FINAL THOUGHTS FROM THE EDITOR

It takes courage to lend your voice and platform to others while you are in the same situation. Jennifer is still battling RA, but she is doing so with many victories from her and the women in her circle.

I am proud of the support she gives these fellow warriors, and I picked some lessons from her story:

  1. You have control over your health decisions. When a physician or specialist cannot give optimal care, prioritize your health and seek better help.
  2. Do not be afraid to speak up for yourself and others.
  3. Having a chronic illness should not stop you from having fun.

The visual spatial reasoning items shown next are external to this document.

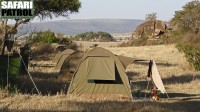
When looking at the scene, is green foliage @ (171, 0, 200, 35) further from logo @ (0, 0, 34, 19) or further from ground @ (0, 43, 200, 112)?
logo @ (0, 0, 34, 19)

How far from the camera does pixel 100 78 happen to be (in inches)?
607

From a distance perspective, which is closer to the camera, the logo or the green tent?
the green tent

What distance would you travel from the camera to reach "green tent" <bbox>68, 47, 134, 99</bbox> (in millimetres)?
15492

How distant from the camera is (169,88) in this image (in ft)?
60.0

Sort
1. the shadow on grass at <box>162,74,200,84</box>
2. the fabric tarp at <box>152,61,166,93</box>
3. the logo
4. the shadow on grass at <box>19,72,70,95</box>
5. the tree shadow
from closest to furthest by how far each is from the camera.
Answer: the shadow on grass at <box>19,72,70,95</box>, the fabric tarp at <box>152,61,166,93</box>, the logo, the shadow on grass at <box>162,74,200,84</box>, the tree shadow

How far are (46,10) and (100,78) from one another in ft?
27.4

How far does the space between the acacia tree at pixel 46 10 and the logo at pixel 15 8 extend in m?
1.75

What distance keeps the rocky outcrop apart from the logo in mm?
39620

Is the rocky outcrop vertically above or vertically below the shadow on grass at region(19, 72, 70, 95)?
above

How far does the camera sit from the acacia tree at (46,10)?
795 inches

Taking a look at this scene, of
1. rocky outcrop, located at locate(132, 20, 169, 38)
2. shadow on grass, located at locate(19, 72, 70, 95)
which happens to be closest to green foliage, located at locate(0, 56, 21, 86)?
shadow on grass, located at locate(19, 72, 70, 95)

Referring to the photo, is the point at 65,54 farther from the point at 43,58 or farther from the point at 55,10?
the point at 43,58

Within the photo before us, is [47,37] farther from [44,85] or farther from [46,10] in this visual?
[44,85]

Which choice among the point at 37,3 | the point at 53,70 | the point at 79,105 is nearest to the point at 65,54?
the point at 53,70
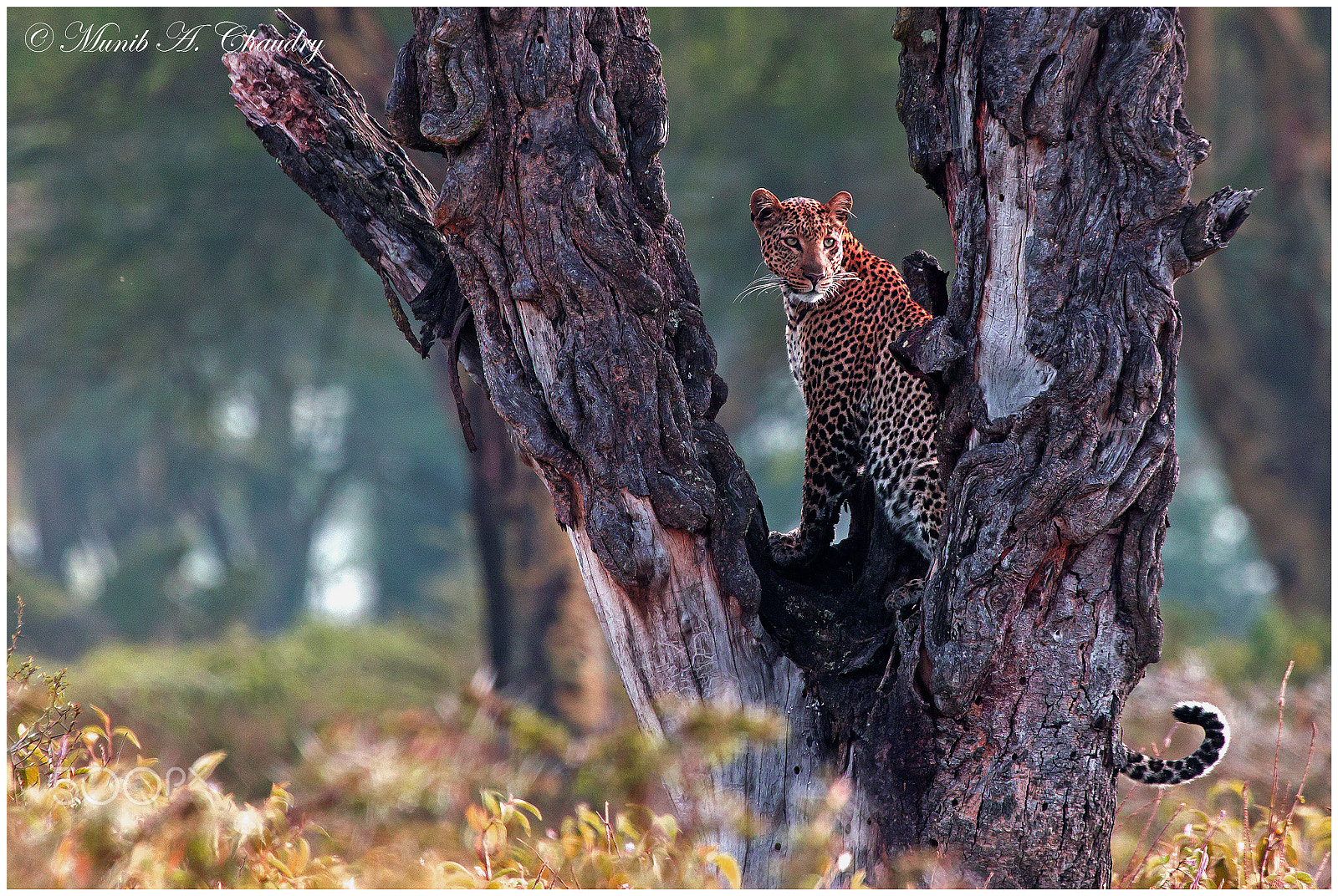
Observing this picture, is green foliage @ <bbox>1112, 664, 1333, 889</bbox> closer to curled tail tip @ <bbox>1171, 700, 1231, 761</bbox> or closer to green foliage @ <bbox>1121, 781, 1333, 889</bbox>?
green foliage @ <bbox>1121, 781, 1333, 889</bbox>

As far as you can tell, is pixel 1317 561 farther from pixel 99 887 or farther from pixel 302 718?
pixel 99 887

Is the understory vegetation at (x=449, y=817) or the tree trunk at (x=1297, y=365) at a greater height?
the tree trunk at (x=1297, y=365)

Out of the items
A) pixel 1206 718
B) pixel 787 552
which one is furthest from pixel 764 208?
pixel 1206 718

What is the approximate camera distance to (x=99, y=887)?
103 inches

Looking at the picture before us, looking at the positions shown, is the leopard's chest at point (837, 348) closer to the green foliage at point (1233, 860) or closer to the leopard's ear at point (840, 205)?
the leopard's ear at point (840, 205)

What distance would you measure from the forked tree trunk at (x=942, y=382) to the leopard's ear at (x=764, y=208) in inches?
61.9

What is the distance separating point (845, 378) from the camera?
480cm

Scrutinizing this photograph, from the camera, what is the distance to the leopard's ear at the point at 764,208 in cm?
512

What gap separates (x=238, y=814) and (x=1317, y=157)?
12.1 meters

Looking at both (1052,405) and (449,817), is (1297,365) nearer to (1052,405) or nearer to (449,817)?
(1052,405)

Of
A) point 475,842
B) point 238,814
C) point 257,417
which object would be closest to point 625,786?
point 238,814

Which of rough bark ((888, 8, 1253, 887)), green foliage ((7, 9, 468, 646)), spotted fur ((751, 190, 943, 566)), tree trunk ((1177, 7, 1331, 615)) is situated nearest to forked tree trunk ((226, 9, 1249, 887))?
rough bark ((888, 8, 1253, 887))

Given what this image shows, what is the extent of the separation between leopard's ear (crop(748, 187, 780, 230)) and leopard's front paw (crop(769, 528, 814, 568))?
156cm

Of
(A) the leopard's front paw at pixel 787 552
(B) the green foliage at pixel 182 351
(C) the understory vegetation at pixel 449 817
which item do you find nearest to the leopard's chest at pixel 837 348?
(A) the leopard's front paw at pixel 787 552
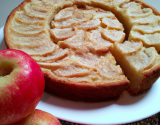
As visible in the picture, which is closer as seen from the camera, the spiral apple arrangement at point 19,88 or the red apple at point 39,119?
the spiral apple arrangement at point 19,88

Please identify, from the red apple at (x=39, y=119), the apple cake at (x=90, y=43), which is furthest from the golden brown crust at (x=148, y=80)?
A: the red apple at (x=39, y=119)

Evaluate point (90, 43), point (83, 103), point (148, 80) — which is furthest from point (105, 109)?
point (90, 43)

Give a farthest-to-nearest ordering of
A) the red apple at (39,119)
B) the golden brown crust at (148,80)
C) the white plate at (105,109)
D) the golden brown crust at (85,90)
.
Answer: the golden brown crust at (148,80)
the golden brown crust at (85,90)
the white plate at (105,109)
the red apple at (39,119)

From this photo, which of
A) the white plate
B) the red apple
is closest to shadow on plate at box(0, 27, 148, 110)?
the white plate

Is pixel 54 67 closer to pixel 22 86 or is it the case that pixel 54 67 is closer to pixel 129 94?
pixel 22 86

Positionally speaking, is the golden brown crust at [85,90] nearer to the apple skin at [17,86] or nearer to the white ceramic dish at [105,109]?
the white ceramic dish at [105,109]

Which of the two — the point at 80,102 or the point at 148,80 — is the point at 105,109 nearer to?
the point at 80,102

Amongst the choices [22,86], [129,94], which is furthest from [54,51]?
[129,94]
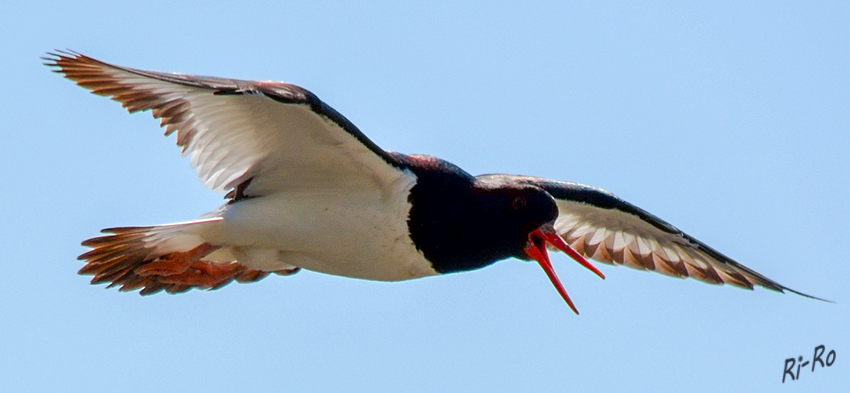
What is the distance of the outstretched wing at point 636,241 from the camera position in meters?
9.91

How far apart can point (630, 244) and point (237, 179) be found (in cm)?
394

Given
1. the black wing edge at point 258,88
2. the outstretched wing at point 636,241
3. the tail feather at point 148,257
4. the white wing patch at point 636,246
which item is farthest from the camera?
the white wing patch at point 636,246

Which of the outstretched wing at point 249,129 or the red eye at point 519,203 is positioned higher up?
the outstretched wing at point 249,129

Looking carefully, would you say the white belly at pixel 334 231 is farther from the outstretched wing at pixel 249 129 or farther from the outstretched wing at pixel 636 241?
the outstretched wing at pixel 636 241

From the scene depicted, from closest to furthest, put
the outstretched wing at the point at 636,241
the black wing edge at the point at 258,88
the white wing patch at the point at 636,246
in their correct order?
the black wing edge at the point at 258,88
the outstretched wing at the point at 636,241
the white wing patch at the point at 636,246

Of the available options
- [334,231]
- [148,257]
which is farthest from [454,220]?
[148,257]

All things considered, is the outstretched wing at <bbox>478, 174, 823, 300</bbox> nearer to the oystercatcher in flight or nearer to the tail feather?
the oystercatcher in flight

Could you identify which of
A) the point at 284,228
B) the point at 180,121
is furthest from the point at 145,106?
the point at 284,228

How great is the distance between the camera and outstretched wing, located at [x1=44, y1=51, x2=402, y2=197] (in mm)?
7418

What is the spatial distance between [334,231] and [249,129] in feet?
3.21

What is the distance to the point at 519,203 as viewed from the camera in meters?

Don’t wait until your RA flare becomes chronic before seeking excellent healthcare. Again, put your health first, and don’t let your chronic illness define you.

You are a Warrior!

Have you ever experienced suboptimal care from your physician or health care provider? How did you handle the situation?

Please share with the Essential Journey Spotlights community in the comment section below.

Editor’s note: Your story is vital in our journey to educate and shed light on the successful lives that people with chronic illness lead. To share your story with the world, click here.

READ LJ Johnson’s Endometriosis Story HERE:

Comments (2)

  1. Avis

    Jennifer is my daughter, and I am proud of her milestones she has marked throughout her lifetime. There were rough periods of time, stressors that I feel may have triggered the RA by comprising her immune system. The potential to express is in our family genetics. Jennifer has taken a debilitating disease and as a warrior, turned it into a purpose on behalf others who need encouragement and ‘light’.

    1. You raised an amazing warrior. She is a light in the chronic illness community. We appreciate all that she has and will accomplish to come.